The government may be well within its legal rights to censure Air India's Austrian COO Gustav Balduf for breaking his confidentiality agreement and complaining of political interference to a national newspaper earlier this week.
But listening a little more closely to Balduf's message may do the airline a world of good, especially now that Air India's four independent directors are also questioning the management. It doesn't take a finance specialist to fathom that Air India is a failed enterprise that is being kept alive only by political will.
Anywhere else in the world, a commercial entity that has run up a debt of Rs. 40,000 crore (Rs. 400 billion) on a topline of Rs. 8,000 crore (Rs. 80 billion) would be closed forthwith because no buyer would touch it.

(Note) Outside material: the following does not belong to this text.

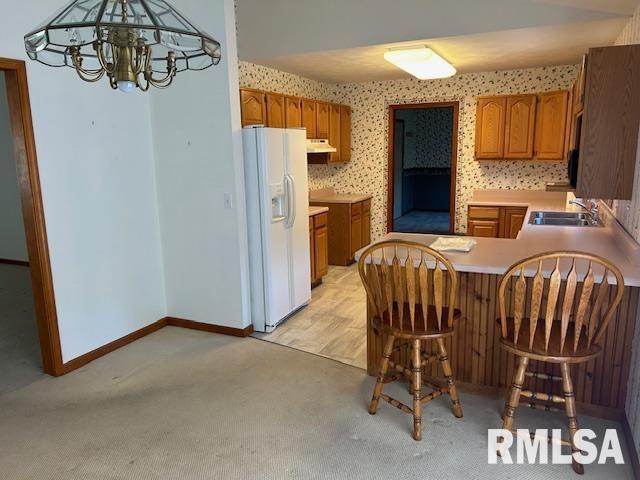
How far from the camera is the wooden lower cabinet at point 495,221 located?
5336 millimetres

But with Air India, the more things change the more they remain the same. Consider the United Progressive Alliance's track record. Since it came to power in 2004, it has pumped in Rs. 2,000 crore (rs. 20 billion) of taxpayers' money into the airline.
Yet, the airline continued to bleed with accumulated losses at Rs. 15,000 crore (Rs. 150 billion). At a time when the aviation market was tanking, the then civil aviation minister Praful Patel decided to splurge Rs. 46,000 crore (Rs. 460 billion) to add 111 aircraft to its fleet and generously pave the way for private competition to soar.
On the politically prickly question of actually downsizing the airline's 29,000-strong staff the single-biggest cause of the airline's problems there was silence.
Bizarrely, more than half the airline's debt - Rs. 21,000 crore (Rs. 210 billion) - comprises working capital loans that the management has borrowed to pay its bloated, inefficient and intransigent staff.
The airline's 14 unions have struck work twice since 2004,
mainly on the issue of downsizing, demonstrating the same acute sense of irresponsibility that has brought the trade union movement into disrepute in India.
The new minister, Vayalar Ravi, has not displayed any striking originality of thought since he took charge.
He has suggested that the Indian taxpayer donate the ailing airline another Rs. 10,000 crore (Rs. 100 billion) to maintain it in its state of steady sickness.
This is actually an underestimation; Air India's management reckons it needs Rs. 17,500 crore (Rs. 175 billion).
Also, Ravi's trade union background has meant a warm welcome from the trade unions that have steadfastly declined salary cutbacks, let alone retrenchment.
They know he speaks the same language - which is perhaps why Air India's pilots have sent the airline yet another strike notice in the confidence that the former Kerala Students Union organiser will accede to their demands, no matter how unreasonable they are.
Mr Baldauf's complaint about political interference is odd, since he should have known when he took the job that such interference comes with the territory.
Air India has long ceased to be a commercial entity: it is of the government, exists for the government and is run by the government.
The service it renders as a "national carrier", flying uneconomic but important routes, can be performed by any airline if such routes are openly subsidised by the government.
The exchequer would save money if it were to subsidise specific routes rather than an entire airline. The time to privatise is here and now.